Set problem:
Find each line in the entries below that contains the word "camera", and copy those lines.

-- Start Provided information --

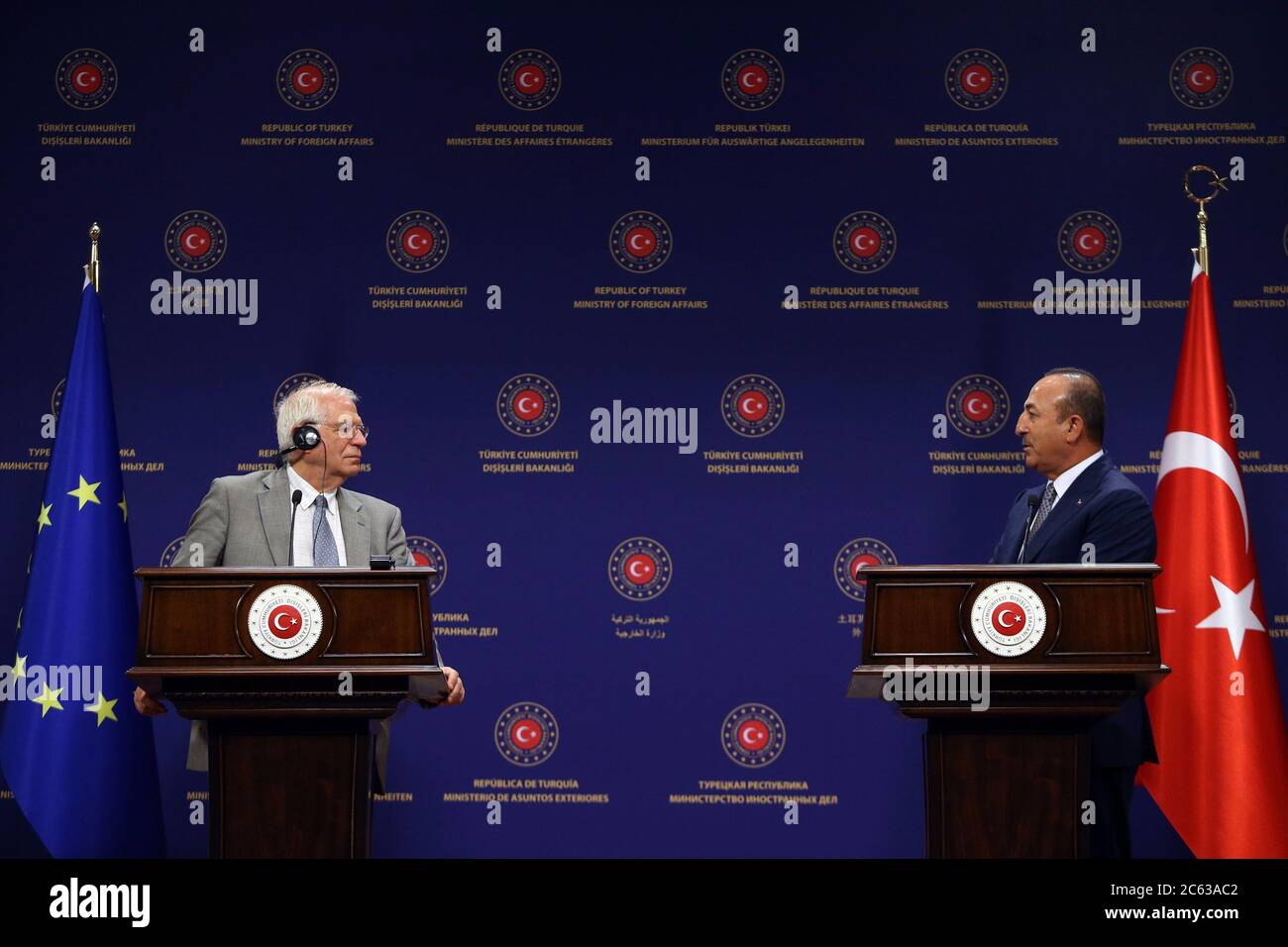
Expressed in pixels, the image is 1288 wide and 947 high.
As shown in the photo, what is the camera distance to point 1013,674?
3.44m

-- End Provided information --
-- Start Provided information --

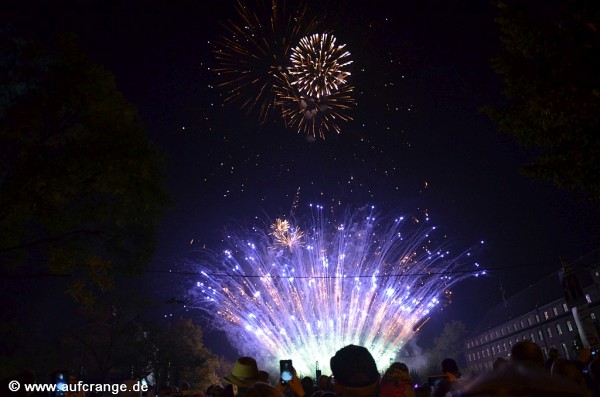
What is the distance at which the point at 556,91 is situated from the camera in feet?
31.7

-- End Provided information --

Expected output:
As shown in the photo, what is the camera distance to point 1013,674?
What is the distance at which the point at 556,91 is situated from the camera in feet?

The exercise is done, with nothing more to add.